-- Problem --
Gather each line in the items below that contains the word "What". Case counts.

-- Rows --
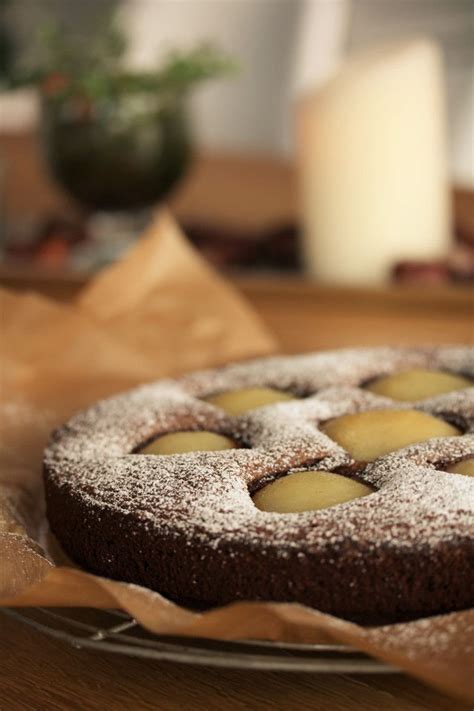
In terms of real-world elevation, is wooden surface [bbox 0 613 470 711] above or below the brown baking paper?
below

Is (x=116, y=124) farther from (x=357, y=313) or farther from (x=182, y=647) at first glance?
(x=182, y=647)

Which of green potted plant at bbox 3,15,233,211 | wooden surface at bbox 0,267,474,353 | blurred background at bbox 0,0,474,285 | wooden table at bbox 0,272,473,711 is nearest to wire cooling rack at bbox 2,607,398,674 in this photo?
wooden table at bbox 0,272,473,711

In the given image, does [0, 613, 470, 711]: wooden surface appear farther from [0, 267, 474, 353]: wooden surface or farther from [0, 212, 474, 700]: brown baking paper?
[0, 267, 474, 353]: wooden surface

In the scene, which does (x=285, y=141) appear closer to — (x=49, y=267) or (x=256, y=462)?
(x=49, y=267)

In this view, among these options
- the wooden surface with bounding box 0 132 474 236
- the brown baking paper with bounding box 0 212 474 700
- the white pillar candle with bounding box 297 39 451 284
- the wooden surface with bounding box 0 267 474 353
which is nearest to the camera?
the brown baking paper with bounding box 0 212 474 700

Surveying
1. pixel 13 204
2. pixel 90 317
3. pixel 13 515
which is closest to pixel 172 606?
pixel 13 515

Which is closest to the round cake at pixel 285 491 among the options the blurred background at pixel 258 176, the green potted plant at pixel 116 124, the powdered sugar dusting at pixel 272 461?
the powdered sugar dusting at pixel 272 461

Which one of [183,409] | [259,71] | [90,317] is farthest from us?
[259,71]
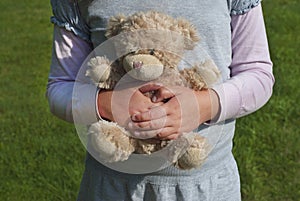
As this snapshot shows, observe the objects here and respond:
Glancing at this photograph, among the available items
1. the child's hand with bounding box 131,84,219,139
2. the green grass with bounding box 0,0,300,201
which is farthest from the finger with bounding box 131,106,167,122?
the green grass with bounding box 0,0,300,201

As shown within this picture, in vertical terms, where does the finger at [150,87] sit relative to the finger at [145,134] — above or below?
above

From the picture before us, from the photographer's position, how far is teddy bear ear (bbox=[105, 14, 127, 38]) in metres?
1.37

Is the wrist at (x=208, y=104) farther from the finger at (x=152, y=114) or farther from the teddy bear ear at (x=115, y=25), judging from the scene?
the teddy bear ear at (x=115, y=25)

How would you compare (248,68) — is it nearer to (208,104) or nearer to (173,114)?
(208,104)

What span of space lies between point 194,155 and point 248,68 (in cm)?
31

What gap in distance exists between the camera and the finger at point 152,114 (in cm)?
137

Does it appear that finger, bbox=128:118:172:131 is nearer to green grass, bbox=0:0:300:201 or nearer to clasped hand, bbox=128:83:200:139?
clasped hand, bbox=128:83:200:139

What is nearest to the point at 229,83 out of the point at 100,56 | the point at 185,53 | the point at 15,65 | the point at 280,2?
the point at 185,53

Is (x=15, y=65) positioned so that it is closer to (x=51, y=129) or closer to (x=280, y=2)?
(x=51, y=129)

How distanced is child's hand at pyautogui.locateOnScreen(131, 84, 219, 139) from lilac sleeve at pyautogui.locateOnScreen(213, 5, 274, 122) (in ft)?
0.32

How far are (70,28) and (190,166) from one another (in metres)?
0.44

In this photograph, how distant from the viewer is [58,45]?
161cm

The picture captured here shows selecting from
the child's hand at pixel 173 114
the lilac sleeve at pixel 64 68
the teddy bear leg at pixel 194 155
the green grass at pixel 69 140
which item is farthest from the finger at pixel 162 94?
the green grass at pixel 69 140

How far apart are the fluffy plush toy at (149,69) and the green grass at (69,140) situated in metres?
1.80
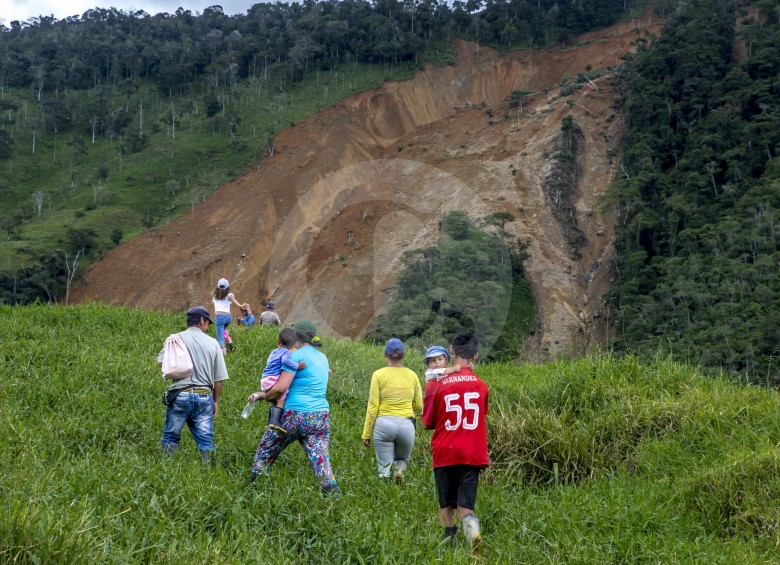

-- Output of the task --
What span of space lies between point 194,155 and point 248,68 (in cm)?
What gap in distance exists between the camera and the finger at point 152,114 (in cm)?
What is nearest to the point at 229,83 out of the point at 100,56 | the point at 185,53 | the point at 15,65 | the point at 280,2?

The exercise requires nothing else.